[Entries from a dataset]
◆ ◆ ◆

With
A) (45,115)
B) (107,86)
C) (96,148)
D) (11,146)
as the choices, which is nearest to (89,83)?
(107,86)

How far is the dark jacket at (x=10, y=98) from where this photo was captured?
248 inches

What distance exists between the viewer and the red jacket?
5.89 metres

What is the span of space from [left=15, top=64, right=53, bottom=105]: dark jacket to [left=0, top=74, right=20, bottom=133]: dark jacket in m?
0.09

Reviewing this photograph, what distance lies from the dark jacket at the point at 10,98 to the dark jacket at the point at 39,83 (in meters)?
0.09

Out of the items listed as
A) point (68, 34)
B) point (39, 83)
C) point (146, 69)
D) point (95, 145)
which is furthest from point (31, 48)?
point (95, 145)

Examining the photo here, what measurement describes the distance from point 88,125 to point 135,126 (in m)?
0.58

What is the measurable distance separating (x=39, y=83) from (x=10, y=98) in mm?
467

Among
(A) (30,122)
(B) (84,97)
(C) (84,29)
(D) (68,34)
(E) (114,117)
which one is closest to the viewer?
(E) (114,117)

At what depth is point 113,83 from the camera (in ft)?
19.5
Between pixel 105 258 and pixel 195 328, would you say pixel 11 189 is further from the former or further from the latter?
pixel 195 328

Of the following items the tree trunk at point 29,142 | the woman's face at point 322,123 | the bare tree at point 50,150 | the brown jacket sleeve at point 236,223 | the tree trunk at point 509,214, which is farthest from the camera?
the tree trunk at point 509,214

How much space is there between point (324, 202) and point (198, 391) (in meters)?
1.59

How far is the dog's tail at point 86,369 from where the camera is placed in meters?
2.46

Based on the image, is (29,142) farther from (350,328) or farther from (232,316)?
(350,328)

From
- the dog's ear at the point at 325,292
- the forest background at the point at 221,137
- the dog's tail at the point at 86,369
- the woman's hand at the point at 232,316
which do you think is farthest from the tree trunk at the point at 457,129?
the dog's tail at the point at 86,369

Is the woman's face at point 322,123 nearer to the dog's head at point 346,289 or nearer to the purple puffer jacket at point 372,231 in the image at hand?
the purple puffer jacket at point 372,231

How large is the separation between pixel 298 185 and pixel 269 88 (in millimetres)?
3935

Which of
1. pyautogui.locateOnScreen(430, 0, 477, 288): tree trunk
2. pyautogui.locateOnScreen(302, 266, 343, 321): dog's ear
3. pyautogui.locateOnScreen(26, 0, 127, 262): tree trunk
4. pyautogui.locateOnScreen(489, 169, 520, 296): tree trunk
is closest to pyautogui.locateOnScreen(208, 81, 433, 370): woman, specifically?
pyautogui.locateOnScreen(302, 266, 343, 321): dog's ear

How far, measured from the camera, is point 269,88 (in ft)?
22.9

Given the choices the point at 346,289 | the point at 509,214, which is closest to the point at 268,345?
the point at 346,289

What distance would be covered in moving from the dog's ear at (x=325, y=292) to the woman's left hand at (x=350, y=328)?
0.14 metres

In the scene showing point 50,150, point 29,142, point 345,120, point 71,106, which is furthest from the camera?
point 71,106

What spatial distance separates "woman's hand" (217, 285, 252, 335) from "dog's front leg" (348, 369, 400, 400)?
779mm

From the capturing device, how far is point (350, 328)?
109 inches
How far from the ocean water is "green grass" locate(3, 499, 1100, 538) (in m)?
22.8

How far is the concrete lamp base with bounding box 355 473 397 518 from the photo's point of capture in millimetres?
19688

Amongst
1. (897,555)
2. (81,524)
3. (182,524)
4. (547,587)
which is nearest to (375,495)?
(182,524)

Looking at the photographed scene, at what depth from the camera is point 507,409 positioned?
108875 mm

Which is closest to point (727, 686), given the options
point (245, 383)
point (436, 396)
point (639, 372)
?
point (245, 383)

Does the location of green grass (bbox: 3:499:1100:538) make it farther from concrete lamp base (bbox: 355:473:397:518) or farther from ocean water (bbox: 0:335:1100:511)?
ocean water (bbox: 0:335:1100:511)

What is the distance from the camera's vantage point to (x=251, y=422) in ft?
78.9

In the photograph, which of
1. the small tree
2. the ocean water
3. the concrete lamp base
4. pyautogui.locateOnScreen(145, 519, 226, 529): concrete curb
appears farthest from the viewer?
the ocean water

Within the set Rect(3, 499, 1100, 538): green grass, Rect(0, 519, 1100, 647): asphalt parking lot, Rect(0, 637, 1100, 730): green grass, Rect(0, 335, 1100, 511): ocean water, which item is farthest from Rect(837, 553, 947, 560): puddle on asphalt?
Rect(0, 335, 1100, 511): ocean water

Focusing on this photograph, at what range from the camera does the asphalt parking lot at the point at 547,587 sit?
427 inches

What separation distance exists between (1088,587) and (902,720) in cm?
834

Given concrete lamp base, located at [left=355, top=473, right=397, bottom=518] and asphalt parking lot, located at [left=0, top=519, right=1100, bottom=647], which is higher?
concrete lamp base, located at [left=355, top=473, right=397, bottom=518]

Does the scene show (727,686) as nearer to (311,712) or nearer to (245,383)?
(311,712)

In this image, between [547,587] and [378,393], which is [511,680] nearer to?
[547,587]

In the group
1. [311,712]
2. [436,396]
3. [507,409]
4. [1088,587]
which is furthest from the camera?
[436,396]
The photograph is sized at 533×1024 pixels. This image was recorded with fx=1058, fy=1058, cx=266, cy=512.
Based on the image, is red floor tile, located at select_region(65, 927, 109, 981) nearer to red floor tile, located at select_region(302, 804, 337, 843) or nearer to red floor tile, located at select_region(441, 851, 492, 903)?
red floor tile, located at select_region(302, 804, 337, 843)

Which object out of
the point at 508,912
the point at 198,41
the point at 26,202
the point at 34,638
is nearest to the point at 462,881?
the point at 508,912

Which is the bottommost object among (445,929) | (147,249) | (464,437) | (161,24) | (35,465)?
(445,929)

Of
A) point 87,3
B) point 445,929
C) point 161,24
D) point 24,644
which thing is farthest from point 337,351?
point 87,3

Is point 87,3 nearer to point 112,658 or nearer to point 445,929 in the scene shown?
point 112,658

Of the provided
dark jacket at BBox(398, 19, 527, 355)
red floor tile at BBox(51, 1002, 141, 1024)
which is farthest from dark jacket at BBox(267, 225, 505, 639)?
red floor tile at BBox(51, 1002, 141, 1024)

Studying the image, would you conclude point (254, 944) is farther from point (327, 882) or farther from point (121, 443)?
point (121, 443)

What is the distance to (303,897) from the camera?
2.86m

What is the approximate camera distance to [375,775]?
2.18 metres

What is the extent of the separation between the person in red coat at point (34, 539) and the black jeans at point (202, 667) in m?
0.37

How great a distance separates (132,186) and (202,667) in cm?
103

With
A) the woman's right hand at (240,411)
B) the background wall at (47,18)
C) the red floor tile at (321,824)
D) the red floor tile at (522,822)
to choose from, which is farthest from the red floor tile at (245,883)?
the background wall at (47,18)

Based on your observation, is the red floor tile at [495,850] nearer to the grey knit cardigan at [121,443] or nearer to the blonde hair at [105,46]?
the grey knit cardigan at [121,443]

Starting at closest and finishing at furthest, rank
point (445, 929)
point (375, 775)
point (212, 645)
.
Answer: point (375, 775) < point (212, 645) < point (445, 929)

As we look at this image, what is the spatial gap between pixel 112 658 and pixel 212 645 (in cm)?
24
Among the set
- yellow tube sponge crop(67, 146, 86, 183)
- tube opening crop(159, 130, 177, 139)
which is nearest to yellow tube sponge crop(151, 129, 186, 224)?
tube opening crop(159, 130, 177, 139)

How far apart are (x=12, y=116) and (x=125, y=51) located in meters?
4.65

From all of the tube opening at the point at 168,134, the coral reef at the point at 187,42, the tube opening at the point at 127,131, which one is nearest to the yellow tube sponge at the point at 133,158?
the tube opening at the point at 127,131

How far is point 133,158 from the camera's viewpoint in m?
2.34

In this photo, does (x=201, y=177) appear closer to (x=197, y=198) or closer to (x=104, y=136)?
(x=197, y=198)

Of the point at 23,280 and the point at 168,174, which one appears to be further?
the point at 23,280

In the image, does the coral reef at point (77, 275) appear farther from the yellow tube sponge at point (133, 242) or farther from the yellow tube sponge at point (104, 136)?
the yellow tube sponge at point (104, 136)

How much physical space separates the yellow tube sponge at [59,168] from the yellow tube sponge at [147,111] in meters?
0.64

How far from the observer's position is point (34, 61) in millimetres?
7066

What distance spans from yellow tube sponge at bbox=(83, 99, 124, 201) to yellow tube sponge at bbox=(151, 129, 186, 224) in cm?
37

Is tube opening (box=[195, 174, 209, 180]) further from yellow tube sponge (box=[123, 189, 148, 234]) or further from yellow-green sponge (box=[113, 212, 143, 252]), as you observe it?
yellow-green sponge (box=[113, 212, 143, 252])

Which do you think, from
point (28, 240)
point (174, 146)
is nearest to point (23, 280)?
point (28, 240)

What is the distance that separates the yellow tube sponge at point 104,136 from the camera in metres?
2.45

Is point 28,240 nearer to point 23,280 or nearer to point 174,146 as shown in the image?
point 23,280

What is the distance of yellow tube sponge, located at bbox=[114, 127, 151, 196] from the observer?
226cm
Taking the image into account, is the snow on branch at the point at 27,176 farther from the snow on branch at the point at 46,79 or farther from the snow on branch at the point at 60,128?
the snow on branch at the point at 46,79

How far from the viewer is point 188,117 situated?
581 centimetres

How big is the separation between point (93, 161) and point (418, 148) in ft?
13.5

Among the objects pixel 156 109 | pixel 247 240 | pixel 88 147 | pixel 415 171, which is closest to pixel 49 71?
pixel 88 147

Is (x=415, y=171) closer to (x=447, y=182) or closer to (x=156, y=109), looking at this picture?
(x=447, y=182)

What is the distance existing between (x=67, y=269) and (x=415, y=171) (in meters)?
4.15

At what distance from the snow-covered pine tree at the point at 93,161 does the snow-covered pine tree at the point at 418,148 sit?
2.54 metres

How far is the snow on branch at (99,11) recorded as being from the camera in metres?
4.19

◆ ◆ ◆

**What is asked**
Reproduce the stretch from the start of the items through the line containing "5.89 metres", swapping "jacket" for "coat" throughout and leaving everything else unchanged.

**Response to the task**
With
A) (45,115)
B) (107,86)
C) (96,148)
D) (11,146)
as the choices, which is nearest to (89,83)?
(107,86)

How far is the dark coat at (x=10, y=98) from where this photo was captured?
248 inches

What distance exists between the viewer and the red coat?
5.89 metres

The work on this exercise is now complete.